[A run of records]
╭──

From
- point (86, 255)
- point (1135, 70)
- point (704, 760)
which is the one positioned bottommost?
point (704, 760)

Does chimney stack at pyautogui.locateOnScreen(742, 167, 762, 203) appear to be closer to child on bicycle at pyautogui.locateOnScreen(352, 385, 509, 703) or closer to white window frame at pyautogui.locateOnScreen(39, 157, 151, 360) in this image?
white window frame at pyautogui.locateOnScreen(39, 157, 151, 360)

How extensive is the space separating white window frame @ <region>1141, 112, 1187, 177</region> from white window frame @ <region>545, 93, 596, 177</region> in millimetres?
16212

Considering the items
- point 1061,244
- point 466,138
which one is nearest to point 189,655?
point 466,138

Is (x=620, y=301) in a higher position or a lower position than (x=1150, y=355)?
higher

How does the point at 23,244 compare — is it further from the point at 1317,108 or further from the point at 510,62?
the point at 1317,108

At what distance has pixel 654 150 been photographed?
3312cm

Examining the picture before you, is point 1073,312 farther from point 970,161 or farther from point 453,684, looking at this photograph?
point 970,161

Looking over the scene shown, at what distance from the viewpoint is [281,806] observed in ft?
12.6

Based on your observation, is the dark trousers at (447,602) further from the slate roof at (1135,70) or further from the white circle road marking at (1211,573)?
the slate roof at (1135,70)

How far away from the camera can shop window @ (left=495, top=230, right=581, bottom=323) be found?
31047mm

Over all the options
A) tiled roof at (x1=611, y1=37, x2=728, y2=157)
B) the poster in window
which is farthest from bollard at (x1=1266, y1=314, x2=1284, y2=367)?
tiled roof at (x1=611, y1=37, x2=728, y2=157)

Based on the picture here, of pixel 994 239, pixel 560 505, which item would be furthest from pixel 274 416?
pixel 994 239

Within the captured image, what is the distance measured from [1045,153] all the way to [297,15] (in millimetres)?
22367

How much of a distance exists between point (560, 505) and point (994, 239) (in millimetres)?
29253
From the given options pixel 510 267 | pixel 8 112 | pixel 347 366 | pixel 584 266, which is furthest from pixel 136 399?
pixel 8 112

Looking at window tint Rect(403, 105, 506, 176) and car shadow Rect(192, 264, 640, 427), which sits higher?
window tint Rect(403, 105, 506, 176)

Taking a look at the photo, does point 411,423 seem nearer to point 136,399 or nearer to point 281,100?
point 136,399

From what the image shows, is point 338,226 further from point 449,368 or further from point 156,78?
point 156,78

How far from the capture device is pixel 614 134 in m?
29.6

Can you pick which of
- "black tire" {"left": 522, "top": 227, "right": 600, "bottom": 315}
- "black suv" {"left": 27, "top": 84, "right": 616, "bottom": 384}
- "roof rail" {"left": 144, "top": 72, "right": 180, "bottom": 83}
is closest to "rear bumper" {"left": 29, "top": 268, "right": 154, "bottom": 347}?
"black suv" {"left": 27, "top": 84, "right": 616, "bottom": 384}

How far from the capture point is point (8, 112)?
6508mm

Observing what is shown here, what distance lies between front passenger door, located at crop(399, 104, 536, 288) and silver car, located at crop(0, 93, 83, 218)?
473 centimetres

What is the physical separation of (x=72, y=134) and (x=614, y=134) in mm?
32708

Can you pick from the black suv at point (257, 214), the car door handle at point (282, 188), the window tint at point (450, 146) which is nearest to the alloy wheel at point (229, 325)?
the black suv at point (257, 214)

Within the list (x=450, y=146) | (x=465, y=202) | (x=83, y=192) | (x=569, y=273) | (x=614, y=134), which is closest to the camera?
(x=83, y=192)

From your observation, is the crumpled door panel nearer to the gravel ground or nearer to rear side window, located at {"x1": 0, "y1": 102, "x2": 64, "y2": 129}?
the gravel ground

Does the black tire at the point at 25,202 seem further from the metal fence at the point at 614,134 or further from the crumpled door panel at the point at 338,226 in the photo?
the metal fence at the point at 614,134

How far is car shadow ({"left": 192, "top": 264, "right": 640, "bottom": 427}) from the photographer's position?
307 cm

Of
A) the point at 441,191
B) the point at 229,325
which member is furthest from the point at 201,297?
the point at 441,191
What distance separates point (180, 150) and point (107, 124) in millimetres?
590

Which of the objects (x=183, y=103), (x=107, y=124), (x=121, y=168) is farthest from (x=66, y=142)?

╰──

[Given exercise] Write out every line above as a JSON list of strings, one string per line, skipping the blank lines.

[Response to the task]
[
  "From",
  "- point (86, 255)",
  "- point (1135, 70)",
  "- point (704, 760)",
  "which is the one positioned bottommost?",
  "point (704, 760)",
  "Does chimney stack at pyautogui.locateOnScreen(742, 167, 762, 203) appear to be closer to child on bicycle at pyautogui.locateOnScreen(352, 385, 509, 703) or closer to white window frame at pyautogui.locateOnScreen(39, 157, 151, 360) in this image?",
  "white window frame at pyautogui.locateOnScreen(39, 157, 151, 360)",
  "How extensive is the space separating white window frame @ <region>1141, 112, 1187, 177</region> from white window frame @ <region>545, 93, 596, 177</region> in millimetres?",
  "16212",
  "Considering the items",
  "- point 1061,244",
  "- point 466,138",
  "which one is nearest to point 189,655?",
  "point 466,138",
  "Is (x=620, y=301) in a higher position or a lower position than (x=1150, y=355)?",
  "higher",
  "How does the point at 23,244 compare — is it further from the point at 1317,108 or further from the point at 510,62?",
  "the point at 1317,108",
  "At what distance has pixel 654 150 been photographed?",
  "3312cm",
  "Examining the picture before you, is point 1073,312 farther from point 970,161 or farther from point 453,684, looking at this photograph?",
  "point 970,161",
  "Looking over the scene shown, at what distance from the viewpoint is [281,806] observed in ft?",
  "12.6",
  "Based on your observation, is the dark trousers at (447,602) further from the slate roof at (1135,70) or further from the white circle road marking at (1211,573)?",
  "the slate roof at (1135,70)",
  "How far away from the camera can shop window @ (left=495, top=230, right=581, bottom=323) be found?",
  "31047mm",
  "Over all the options",
  "A) tiled roof at (x1=611, y1=37, x2=728, y2=157)",
  "B) the poster in window",
  "which is farthest from bollard at (x1=1266, y1=314, x2=1284, y2=367)?",
  "tiled roof at (x1=611, y1=37, x2=728, y2=157)",
  "Based on the picture here, of pixel 994 239, pixel 560 505, which item would be furthest from pixel 274 416?",
  "pixel 994 239",
  "Within the captured image, what is the distance measured from [1045,153] all the way to [297,15] (in millimetres)?",
  "22367",
  "How much of a distance exists between point (560, 505) and point (994, 239) (in millimetres)?",
  "29253",
  "From the given options pixel 510 267 | pixel 8 112 | pixel 347 366 | pixel 584 266, which is furthest from pixel 136 399?",
  "pixel 8 112",
  "Looking at window tint Rect(403, 105, 506, 176) and car shadow Rect(192, 264, 640, 427), which sits higher?",
  "window tint Rect(403, 105, 506, 176)",
  "Taking a look at the photo, does point 411,423 seem nearer to point 136,399 or nearer to point 281,100?",
  "point 136,399",
  "From what the image shows, is point 338,226 further from point 449,368 or further from point 156,78?",
  "point 156,78",
  "How far from the capture device is pixel 614 134 in m?",
  "29.6",
  "Can you pick which of",
  "- \"black tire\" {\"left\": 522, \"top\": 227, \"right\": 600, \"bottom\": 315}",
  "- \"black suv\" {\"left\": 27, \"top\": 84, \"right\": 616, \"bottom\": 384}",
  "- \"roof rail\" {\"left\": 144, \"top\": 72, \"right\": 180, \"bottom\": 83}",
  "is closest to \"rear bumper\" {\"left\": 29, \"top\": 268, \"right\": 154, \"bottom\": 347}?",
  "\"black suv\" {\"left\": 27, \"top\": 84, \"right\": 616, \"bottom\": 384}",
  "How far from the capture point is point (8, 112)?",
  "6508mm",
  "Observing what is shown here, what distance lies between front passenger door, located at crop(399, 104, 536, 288) and silver car, located at crop(0, 93, 83, 218)?",
  "473 centimetres",
  "What is the physical separation of (x=72, y=134) and (x=614, y=134) in mm?",
  "32708",
  "Can you pick from the black suv at point (257, 214), the car door handle at point (282, 188), the window tint at point (450, 146) which is nearest to the alloy wheel at point (229, 325)?",
  "the black suv at point (257, 214)",
  "Within the list (x=450, y=146) | (x=465, y=202) | (x=83, y=192) | (x=569, y=273) | (x=614, y=134), which is closest to the camera?",
  "(x=83, y=192)",
  "From your observation, is the crumpled door panel nearer to the gravel ground or nearer to rear side window, located at {\"x1\": 0, \"y1\": 102, \"x2\": 64, \"y2\": 129}?",
  "the gravel ground",
  "Does the black tire at the point at 25,202 seem further from the metal fence at the point at 614,134 or further from the crumpled door panel at the point at 338,226 in the photo?",
  "the metal fence at the point at 614,134",
  "How far is car shadow ({\"left\": 192, \"top\": 264, \"right\": 640, \"bottom\": 427}) from the photographer's position?",
  "307 cm",
  "Of",
  "A) the point at 441,191",
  "B) the point at 229,325",
  "which member is furthest from the point at 201,297?",
  "the point at 441,191",
  "What distance separates point (180, 150) and point (107, 124) in millimetres?",
  "590",
  "Which of the objects (x=183, y=103), (x=107, y=124), (x=121, y=168) is farthest from (x=66, y=142)?"
]